Capstone Project: CrystalBall

Scott Jacobs
12/31/16

Executive Summary

I've built a proof of concept text prediction engine based on a large data set from SwiftKey. I've deployed it in a web app to show you how easy and useful it can be to prototype data products.

Key Takeaways;

Generating routines for cleaning and processing text is relatively easy and reproducible
Large bodies of text can be broken down into smaller, portable objects called sparse matrices
Web Apps can quickly be deployed and subsequently shut down according to need

A routine for cleaning text data & Creating N Grams

Firstly, for any natural language processing project some amount of data preparation is needed. For this project a specific routine was created to meet the objectives of the project. It is reuseable, but also adaptable for future projects.
Secondly, using tidytext and tidyverse we can build robust pipelines for processing clean text into n gram frequency tables.

Generating Frequency Tables For NLP Prediction

Base R function xtabs generates a numeric table of frequency counts.
Using that large table object we can create a much smaller object called a sparse matrix.
These lightweight objects are very useful when deployed via web app in a storage and speed constrained environment.
Using Laplace smoothing, we ensure that there is very nearly always a word predicted by eliminating 0 probabilities in our matrix.
Predicting the next word in a phrase or sentence is as easy as looking up the last word or two words in the aforementioned sparse matrix, then identifying the highest probability word that follows.

Evaluating Performance

Using a holdout set for testing, random samples were taken and a prediction was generated.
Performance can be evaluated in terms of accuracy as well as speed and storage.
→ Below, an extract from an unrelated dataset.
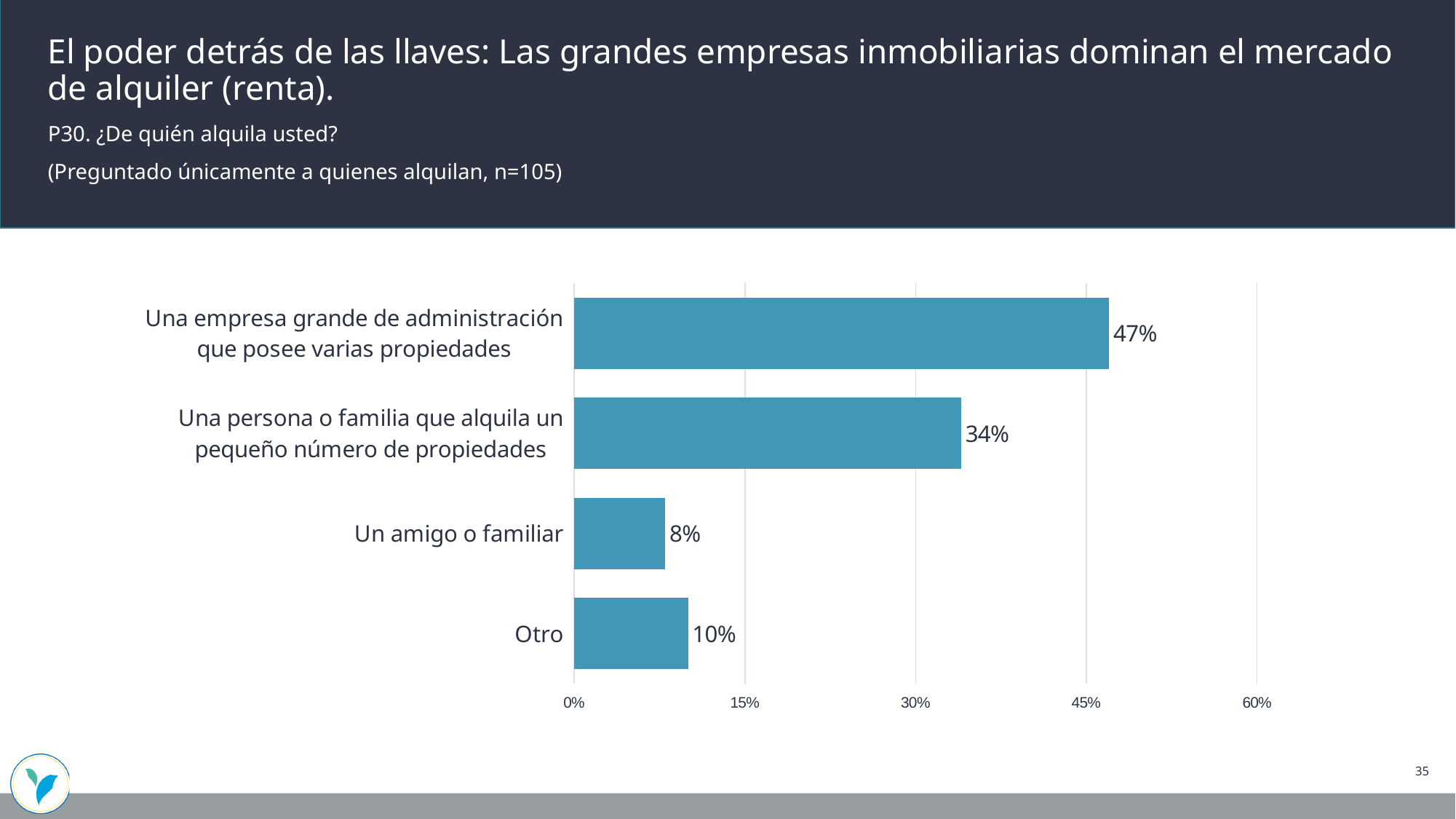
Which category has the lowest value? Un amigo o familiar Is the value for 'Una persona o familia que alquila un pequeño número de propiedades' greater or less than 30%? greater What is the value for 'Una persona o familia que alquila un pequeño número de propiedades'? 34% Which category has the highest value? Una empresa grande de administración que posee varias propiedades What kind of chart is shown on the slide? Bar chart What is the difference between the value for 'Una empresa grande de administración que posee varias propiedades' and 'Una persona o familia que alquila un pequeño número de propiedades'? 13% What percentage of renters rent from a large management company that owns several properties (Una empresa grande de administración que posee varias propiedades)? 47% Which is larger, the value for 'Otro' or the value for 'Un amigo o familiar'? Otro How many categories are shown in the chart? 4 What is the value for 'Un amigo o familiar'? 8% What is the sample size (n) stated for the question shown on the slide? n=105 What is the value for 'Otro'? 10%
While the predictive model does not posses great accuracy (~15%), it is fast and lightweight.
Most importantly, it met our objectives for this proof of concept.

Demonstration of Use

A word or phrase is entered into the box
A prediction is automatically generated and a plot showing other likely predicted words also appears. This can be helpful if your word was not predicted or if the word predicted did not occur with any great frequency, given the input phrase.
http://scolocoder.shinyapps.io

Conclusions

R gives us the tools to create prototypes quickly and efficiently
Web apps such as Shiny give us the opportunity to deliver a reactive experience with prototypes with minimal cost
If we plan on doing NLP going forward, we should dedicate computing resources to alleviate constraints.